GIVEN REQUEST - Format everything from the start of the entries down to and including the line that contains "4.21 meters" as a JSON array of strings, with one string per line and blank lines omitted.

SUPPLIED DATA -
· · · · ·
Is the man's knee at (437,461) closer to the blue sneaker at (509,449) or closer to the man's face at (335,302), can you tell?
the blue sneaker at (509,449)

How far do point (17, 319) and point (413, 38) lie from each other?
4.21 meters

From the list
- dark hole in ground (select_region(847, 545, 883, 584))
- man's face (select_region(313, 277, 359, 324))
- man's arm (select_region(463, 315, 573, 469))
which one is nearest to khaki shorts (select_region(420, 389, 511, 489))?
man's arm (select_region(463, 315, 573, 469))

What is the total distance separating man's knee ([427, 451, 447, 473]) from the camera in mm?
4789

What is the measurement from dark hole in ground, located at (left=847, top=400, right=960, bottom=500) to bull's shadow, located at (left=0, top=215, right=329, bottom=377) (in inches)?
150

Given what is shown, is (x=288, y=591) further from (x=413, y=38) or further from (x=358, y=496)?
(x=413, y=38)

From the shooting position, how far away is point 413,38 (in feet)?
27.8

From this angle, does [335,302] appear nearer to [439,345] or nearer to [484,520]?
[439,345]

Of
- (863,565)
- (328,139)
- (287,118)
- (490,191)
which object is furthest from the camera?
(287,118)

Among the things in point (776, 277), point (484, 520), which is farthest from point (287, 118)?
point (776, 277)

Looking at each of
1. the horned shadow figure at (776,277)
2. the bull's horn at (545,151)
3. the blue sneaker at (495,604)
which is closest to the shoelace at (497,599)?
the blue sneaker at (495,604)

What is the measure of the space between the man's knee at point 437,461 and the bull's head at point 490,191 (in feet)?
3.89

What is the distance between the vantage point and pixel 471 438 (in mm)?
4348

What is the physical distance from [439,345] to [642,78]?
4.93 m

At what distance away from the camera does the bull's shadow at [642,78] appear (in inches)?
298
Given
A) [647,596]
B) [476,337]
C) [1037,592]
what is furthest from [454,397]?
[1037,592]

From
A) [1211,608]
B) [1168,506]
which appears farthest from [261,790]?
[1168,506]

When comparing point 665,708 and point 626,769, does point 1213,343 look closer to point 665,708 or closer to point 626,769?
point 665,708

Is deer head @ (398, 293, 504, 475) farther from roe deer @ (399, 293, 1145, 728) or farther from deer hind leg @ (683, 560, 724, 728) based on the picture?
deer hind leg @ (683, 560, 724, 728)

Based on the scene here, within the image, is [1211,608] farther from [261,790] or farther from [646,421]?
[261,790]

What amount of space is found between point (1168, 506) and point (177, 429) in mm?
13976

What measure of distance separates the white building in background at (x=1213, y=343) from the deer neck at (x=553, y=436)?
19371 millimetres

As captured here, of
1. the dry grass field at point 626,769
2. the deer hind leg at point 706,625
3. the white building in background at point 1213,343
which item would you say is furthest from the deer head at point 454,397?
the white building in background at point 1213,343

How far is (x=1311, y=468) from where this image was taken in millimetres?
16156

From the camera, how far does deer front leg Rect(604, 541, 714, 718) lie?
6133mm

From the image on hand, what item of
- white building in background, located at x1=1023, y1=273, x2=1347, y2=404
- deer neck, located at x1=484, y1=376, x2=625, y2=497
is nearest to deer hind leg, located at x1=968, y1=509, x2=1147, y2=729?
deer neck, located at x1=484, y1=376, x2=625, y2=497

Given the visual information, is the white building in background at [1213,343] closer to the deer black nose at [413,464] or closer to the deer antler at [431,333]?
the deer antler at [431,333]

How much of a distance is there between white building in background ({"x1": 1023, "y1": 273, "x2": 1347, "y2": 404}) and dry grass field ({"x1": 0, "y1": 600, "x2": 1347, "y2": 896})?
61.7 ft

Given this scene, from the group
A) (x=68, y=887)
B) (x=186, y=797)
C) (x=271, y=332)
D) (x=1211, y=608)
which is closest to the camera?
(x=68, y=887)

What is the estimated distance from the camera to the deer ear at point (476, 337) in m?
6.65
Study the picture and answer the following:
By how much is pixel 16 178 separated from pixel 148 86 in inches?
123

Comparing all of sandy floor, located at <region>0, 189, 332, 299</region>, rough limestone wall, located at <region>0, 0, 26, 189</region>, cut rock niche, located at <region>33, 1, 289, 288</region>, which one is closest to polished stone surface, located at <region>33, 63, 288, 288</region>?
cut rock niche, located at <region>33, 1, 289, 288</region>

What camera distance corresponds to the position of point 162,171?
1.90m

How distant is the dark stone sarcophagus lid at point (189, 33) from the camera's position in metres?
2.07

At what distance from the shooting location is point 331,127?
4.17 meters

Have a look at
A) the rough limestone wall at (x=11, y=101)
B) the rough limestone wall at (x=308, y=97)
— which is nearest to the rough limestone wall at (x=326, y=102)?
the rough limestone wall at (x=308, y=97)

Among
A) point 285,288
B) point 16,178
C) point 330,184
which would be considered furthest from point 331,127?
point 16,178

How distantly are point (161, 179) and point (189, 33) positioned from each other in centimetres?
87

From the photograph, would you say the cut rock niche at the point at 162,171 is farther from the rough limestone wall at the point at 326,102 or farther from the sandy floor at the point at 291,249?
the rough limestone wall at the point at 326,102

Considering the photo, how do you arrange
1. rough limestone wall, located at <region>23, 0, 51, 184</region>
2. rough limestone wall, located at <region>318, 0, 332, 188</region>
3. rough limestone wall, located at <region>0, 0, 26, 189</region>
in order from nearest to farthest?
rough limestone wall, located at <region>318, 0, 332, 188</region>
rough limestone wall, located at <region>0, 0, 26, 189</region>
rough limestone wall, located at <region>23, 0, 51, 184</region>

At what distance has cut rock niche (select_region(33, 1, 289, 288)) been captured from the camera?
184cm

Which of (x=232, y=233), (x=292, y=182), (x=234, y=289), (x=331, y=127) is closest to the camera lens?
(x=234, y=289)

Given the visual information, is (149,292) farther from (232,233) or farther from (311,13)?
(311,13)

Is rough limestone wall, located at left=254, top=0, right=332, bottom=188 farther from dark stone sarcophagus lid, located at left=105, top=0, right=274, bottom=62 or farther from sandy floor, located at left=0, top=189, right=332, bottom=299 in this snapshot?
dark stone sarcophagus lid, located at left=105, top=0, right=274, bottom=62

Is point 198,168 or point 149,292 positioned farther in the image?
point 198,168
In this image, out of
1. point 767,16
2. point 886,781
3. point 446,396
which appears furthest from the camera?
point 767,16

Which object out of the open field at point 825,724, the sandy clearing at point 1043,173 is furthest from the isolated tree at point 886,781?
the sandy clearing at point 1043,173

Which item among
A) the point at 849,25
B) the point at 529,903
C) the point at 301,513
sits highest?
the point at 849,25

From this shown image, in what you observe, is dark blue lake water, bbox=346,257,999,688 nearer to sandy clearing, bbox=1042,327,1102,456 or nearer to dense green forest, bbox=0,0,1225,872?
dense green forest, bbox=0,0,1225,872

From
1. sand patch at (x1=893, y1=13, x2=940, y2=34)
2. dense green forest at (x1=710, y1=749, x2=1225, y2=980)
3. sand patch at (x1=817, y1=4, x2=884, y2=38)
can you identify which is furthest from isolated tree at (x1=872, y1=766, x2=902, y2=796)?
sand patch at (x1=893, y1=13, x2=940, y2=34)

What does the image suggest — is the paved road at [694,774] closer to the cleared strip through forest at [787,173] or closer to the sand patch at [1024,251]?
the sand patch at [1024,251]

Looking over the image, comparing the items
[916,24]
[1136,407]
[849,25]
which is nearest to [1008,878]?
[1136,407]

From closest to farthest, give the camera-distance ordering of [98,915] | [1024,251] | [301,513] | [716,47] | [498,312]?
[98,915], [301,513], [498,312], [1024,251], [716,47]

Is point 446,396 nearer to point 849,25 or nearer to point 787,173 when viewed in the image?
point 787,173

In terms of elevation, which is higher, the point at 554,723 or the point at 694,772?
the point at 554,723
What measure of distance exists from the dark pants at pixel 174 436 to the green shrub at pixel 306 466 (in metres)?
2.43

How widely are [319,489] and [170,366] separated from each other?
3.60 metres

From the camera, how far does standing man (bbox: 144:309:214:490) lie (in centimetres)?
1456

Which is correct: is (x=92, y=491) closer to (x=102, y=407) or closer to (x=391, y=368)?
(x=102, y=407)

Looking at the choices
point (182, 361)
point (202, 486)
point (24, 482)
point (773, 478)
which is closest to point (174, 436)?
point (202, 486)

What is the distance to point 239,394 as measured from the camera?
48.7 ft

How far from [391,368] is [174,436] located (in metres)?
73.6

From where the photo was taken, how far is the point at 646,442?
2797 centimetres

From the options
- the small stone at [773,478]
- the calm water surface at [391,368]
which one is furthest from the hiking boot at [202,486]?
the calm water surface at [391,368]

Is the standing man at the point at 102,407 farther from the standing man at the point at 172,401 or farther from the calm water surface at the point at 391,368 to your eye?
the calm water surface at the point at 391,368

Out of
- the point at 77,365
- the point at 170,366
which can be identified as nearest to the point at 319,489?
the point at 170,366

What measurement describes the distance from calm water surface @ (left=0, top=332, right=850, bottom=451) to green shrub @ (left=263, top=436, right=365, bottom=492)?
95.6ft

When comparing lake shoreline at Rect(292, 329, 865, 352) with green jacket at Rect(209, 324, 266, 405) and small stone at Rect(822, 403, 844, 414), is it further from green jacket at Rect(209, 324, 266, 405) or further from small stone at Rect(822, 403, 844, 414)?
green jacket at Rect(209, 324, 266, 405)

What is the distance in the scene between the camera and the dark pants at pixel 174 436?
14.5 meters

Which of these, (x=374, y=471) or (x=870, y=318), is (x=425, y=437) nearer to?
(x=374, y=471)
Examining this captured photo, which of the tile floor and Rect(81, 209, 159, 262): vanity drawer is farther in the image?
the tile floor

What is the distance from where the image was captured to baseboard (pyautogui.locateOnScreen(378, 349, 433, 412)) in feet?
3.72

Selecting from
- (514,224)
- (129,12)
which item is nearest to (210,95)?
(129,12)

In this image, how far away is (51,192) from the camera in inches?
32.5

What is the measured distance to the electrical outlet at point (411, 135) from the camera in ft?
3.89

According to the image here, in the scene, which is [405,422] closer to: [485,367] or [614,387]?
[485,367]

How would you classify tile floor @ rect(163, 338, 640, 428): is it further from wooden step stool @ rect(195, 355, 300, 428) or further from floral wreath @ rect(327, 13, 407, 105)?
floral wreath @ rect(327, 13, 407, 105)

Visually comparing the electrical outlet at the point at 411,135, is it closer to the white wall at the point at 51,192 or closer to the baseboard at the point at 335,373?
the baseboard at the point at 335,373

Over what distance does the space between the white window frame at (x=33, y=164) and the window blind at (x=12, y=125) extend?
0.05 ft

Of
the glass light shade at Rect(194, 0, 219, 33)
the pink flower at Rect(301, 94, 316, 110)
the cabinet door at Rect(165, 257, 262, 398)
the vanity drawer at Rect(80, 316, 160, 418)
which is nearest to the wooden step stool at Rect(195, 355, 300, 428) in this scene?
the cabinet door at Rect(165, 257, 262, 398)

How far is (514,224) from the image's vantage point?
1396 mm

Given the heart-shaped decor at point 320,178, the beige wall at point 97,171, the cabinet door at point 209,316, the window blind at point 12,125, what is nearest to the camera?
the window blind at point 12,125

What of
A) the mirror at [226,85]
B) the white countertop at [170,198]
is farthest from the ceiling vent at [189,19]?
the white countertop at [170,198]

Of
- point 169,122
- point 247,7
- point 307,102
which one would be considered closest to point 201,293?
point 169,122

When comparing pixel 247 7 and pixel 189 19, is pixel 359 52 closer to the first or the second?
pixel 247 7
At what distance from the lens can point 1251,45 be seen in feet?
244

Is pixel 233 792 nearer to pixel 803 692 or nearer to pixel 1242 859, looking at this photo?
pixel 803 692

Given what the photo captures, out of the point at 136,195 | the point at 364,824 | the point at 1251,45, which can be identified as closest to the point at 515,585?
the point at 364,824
· · · · ·
TASK ANSWER -
[
  "Is the man's knee at (437,461) closer to the blue sneaker at (509,449) or closer to the man's face at (335,302), can you tell?",
  "the blue sneaker at (509,449)",
  "How far do point (17, 319) and point (413, 38) lie from each other?",
  "4.21 meters"
]